ASSIGNMENT » The lines to copy are those with "granularity" in them. Pull each one from the entries below.

Items from a dataset »

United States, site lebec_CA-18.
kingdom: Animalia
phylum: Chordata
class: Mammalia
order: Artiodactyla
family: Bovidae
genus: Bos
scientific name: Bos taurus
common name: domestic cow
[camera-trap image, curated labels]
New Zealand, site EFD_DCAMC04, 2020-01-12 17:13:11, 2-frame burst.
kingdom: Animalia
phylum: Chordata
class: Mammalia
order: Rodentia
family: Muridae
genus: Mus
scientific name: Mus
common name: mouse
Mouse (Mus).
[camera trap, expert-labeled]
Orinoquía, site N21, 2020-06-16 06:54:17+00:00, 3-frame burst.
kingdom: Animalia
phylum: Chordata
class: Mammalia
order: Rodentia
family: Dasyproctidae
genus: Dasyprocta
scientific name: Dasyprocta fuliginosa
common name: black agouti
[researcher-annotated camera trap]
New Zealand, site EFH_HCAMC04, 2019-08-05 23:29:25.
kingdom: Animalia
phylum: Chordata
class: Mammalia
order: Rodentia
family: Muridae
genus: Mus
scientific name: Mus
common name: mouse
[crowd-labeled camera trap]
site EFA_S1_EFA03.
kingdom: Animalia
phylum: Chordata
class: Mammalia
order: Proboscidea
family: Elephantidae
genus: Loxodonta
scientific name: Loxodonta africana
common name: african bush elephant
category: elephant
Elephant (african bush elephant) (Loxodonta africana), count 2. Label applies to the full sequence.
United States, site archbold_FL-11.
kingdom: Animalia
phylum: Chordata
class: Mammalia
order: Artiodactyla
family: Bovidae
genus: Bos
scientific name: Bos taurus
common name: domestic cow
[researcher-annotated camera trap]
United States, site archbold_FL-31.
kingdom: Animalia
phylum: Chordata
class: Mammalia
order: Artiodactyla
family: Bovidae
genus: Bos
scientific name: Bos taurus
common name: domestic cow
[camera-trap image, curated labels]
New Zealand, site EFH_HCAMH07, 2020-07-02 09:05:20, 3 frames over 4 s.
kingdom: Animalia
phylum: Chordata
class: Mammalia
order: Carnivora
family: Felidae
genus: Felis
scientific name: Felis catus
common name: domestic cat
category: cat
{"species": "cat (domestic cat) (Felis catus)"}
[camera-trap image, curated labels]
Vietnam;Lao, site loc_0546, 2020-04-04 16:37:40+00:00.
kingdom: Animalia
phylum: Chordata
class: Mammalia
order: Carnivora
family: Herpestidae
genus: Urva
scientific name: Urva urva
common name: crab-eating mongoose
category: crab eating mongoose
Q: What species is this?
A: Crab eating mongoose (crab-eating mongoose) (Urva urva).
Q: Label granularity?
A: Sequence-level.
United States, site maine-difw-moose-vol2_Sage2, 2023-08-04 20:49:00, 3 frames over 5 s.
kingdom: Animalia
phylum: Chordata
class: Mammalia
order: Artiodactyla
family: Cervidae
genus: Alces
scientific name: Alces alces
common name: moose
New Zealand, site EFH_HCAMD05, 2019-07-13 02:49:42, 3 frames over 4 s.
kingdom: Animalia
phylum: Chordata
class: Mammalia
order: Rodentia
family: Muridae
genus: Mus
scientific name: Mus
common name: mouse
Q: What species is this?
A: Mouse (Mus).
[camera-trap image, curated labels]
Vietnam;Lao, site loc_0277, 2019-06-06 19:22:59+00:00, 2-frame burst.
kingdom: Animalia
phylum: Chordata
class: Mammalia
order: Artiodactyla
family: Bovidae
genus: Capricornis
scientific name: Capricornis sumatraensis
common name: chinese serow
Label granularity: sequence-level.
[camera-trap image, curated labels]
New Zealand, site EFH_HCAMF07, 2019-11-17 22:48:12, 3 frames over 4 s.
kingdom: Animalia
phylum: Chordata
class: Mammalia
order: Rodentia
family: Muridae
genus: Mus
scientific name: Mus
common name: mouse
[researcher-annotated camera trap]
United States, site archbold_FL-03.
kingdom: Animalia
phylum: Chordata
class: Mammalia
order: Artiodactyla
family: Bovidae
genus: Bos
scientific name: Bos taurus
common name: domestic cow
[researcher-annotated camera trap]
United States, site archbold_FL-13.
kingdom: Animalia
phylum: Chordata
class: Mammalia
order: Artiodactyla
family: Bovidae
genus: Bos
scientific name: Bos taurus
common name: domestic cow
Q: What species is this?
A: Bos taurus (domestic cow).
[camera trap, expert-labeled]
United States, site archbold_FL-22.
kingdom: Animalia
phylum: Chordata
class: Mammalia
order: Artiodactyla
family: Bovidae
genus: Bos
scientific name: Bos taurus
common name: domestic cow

PROBLEM SOLUTION »
Q: Label granularity?
Label granularity: sequence-level.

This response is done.